To allow for a large number of custom textures, that can be re-ordered in a WAD at any time, the textures names are hashed into numbers for the PC engines. Not all texture hash numbers are unique which can result in a texture showing up as another texture. The following page describes hashing in more detail and has a hash number generator to test texture names.
There is an unusual bug concerning switch textures on the Doom 64 Remaster. When using custom switch textures, sometimes activating them in game causes the switch texture to switch to an incorrect texture, that is not in the pair. Even if it was correct prior, adding new textures to a WAD can cause this issue to happen. The exact cause of this bug is currently unknown. Sometimes switching the texture order is enough to fix this. A more consistent fix is to put all of the switch textures (including the originals) at the top of the texture lump (before any other texture) and this seems to help maintain the proper order in the engine. Also it has been found cutting out the switch textures from the WAD, saving the WAD, and pasting the textures back into the WAD can fix this bug.
Nintendo 64
On the Nintendo 64 engines, textures are paletted with a total of 16 colors thus they are 4-bit images. The wadutil64 tool can convert appropriately-formatted PNGs to the format for the Nintendo 64.
Most graphics software do not have a specific option to save PNGs as a 4-bit format. However in GIMP you can set the texture to 16 colors by going to "Image" then "Mode", and then "Indexed...". You can select a custom palette of 16 colors or have it auto-generate one of 16 colors. Make sure to disable the option of "Remove unused and duplicate colors", as the final palette has to be exactly 16 colors. Note that GIMP doesn't consider transparency as a color, so if you have transparency you will need to select 15 colors so the transparency can be used in the 16th spot. Now when you export the image in GIMP as a PNG it should be in the right form for conversion.
Due to hardware limitations relating to the texture cache (TMEM) size, each individual (CI4) texture on the Nintendo 64 can only be 4096 pixels total maximum. Furthermore, the textures must be 8-byte aligned. This includes texture sizes such as: 64x64 pixels, 128x32 pixels, and 256x16 pixels.

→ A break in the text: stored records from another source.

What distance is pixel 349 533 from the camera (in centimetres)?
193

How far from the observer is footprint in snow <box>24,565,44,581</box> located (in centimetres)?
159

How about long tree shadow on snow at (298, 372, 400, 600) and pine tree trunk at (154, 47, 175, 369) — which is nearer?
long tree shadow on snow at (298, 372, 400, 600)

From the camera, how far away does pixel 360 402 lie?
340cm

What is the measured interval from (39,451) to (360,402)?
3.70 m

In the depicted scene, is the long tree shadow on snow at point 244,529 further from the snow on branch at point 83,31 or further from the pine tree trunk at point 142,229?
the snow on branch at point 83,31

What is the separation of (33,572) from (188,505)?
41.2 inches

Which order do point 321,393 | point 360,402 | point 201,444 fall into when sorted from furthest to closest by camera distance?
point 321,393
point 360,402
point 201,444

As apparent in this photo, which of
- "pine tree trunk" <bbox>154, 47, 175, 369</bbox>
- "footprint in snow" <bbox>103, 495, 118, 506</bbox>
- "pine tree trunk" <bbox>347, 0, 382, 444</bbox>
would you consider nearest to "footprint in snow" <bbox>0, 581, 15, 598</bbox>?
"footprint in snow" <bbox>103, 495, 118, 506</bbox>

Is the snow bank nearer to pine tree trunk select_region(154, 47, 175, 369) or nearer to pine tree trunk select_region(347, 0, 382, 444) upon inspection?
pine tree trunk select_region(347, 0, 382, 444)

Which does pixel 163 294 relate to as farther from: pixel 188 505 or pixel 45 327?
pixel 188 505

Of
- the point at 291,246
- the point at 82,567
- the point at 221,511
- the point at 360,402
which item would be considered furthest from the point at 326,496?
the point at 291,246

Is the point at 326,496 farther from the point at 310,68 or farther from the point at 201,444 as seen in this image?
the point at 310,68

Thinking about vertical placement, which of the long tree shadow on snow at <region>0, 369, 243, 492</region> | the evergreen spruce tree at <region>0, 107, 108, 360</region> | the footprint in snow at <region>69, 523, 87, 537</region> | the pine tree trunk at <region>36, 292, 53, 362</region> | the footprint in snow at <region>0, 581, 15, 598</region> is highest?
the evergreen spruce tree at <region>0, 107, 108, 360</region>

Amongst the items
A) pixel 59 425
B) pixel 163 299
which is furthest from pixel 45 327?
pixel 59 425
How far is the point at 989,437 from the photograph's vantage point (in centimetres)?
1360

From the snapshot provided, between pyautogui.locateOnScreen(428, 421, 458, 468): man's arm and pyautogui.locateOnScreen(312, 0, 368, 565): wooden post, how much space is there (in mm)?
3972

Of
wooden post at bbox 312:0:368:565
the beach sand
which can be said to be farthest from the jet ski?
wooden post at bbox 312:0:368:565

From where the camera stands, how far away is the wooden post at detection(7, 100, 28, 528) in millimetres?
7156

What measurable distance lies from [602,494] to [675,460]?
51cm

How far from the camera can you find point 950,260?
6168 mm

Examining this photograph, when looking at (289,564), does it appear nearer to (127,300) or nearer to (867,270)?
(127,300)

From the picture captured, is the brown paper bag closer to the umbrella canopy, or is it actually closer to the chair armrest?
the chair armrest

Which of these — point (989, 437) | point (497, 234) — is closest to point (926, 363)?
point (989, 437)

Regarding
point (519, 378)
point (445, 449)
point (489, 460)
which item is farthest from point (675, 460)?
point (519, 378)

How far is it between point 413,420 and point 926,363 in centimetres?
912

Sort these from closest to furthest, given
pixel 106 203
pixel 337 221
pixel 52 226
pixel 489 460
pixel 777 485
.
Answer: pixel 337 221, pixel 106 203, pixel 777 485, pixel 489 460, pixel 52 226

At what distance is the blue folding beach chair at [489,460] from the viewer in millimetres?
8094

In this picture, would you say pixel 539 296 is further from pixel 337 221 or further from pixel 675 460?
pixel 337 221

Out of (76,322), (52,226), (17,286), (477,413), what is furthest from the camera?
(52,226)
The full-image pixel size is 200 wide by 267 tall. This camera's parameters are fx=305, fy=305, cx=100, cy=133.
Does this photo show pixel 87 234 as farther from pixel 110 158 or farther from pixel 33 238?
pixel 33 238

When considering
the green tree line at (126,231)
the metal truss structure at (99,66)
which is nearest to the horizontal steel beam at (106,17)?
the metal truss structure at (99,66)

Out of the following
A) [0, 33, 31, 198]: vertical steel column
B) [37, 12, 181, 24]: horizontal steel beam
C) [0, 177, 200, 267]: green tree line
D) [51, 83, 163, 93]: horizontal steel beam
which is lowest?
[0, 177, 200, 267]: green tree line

On the original Doom 64 engine, switch textures are not resized to a 32x32 unit size. Instead, they are allowed to expand like a wall texture. However some engines, like Complete Edition, switch textures will be resized like the PC engines.

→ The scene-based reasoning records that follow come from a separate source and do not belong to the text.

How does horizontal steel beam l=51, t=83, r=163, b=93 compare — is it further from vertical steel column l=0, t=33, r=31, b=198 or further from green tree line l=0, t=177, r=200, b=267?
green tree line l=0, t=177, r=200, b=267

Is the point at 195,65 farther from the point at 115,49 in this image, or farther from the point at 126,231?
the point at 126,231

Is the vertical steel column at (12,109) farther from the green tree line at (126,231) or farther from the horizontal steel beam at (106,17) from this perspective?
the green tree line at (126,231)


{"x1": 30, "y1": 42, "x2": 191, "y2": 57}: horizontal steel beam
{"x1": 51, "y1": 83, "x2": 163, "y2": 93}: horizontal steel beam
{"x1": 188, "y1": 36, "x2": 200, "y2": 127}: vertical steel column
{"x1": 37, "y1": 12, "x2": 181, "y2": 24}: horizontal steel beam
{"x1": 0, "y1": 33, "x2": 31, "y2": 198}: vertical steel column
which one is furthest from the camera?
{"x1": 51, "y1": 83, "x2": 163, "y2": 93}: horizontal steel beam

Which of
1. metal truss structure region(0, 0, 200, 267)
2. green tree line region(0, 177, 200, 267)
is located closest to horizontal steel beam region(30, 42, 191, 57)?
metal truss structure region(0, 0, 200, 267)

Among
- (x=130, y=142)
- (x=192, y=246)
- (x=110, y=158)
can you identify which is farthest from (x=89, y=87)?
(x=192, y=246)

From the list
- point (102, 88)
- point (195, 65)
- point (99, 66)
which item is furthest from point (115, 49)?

Instead of hashing texture names, maps refer to the textures based on their order in the WAD. Thus if you re-order textures in the WAD, it will scramble which textures appear in the maps. Doom Builder 64 has a specific Nintendo 64 map format to number textures in order based upon the Doom 64 IWAD you choose. You can also use Erick194's D64Tool to convert Doom 64 Remaster maps to the Nintendo 64 format automatically with the right texture numbering. Here you can add the custom textures you have added to the text file it references to. You will need to edit the Doom 64 source code, however, because it specifically references where the sky textures are and this will need to be accounted for when changing the total number of textures.